Le 07-nov.-05, à 08:29, Hal Finney writes:

Bruno writes:
OK. But the word "universe" can be misleading here. It is probably less
misleading to say that the Universal Dovetailer generates all
computations. By assuming comp, this generates also all the (first
person) observer-moments (states/worlds/...).
The physical reality will emerge from that, but there is no a priori
reason to believe the UD generates any particular physical reality,
although we have empirical reason that some quantum dovetailer will win
the "measure" battle.

Isn't it hard, even assuming comp, to know whether a particular
computation corresponds to a particular first-person observer-moment?



It is hard. It is even impossible; even provably impossible if you assume you are a consistent machine.




Comp says that I am a computation, at some level of abstraction;
but having faith in that principle will not tell me whether a given
computation implements me.  How can I bridge that gap?


By betting (but that is not knowing). You cannot bridge that gap by any effective way. It is almost a private" question which concerns you and your possible doctor. This shows also that comp does not provide an effective direct way to make exact predictions (quite like non relativistic quantum field theory, where an exact prediction would need an exact computation depending on 2^aleph_0 histories). But the nice thing is that it is possible to derive a (quantum) logic from the particular case of the "measure one" on the consistent extensions.

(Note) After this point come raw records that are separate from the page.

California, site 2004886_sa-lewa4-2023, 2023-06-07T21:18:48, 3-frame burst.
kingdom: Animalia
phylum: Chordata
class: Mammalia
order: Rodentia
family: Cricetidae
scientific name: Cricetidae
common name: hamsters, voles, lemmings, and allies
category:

If that means that my probable future, when I am in a comp state S, is
entirely determined by the collection of computations going through S,
with "intrinsical weight" determined by the UD (and thus by theoretical
computer science alone), then OK.

Right, and the same question applies.  To know if a given computation
represents one of my first-person probable futures, I have to know quite
a bit.



Even knowing your comp state exactly (which is impossible except in some lucky betting way) you would still be unable to unravel the collection of computations going through your states). remember that the problem of determining if two programs does the same computation (with some notion of "equality" on computations) is not effectively solvable. Look at "Rice theorem" in the Cutland's book, or on Google. All that is explained with all details in my long work (in french, sorry). I can prove it if you insist ;). You could try to prove it from the diagonalization posts.





 I need to know how to go from a computation to a first-person
experience;


With the comp hyp, this is given by the comp first person indeterminacy, like the notion of "memory machine" is enough to deduce the appearances of an indeterministic collapse for an observer described by the SWE (Everett).




and I need to know details of my own first-person experiences
so that I can judge whether a computation "matches" my experiences.

That second part is obvious, I guess; I can be assumed to be aware of
my own experiences.


Even this is probably impossible given the possibility of amnesia.



But the first part is what is hard, looking at a
computation and deciding what kind of mind it creates.


Impossible.



Do your theories
offer insights into this hard part?


I think so. By explaining why, assuming the comp hyp, those hard parts need to be hard and actually impossible. But this has nothing to do with the fact that comp makes the physical laws emerging globally from all computations. Once you derived the laws of physics you can apply them, or apply approximations of them, like we can apply the laws of physics derived empirically. We just cannot prove them, for we cannot prove comp, unless we are inconsistent.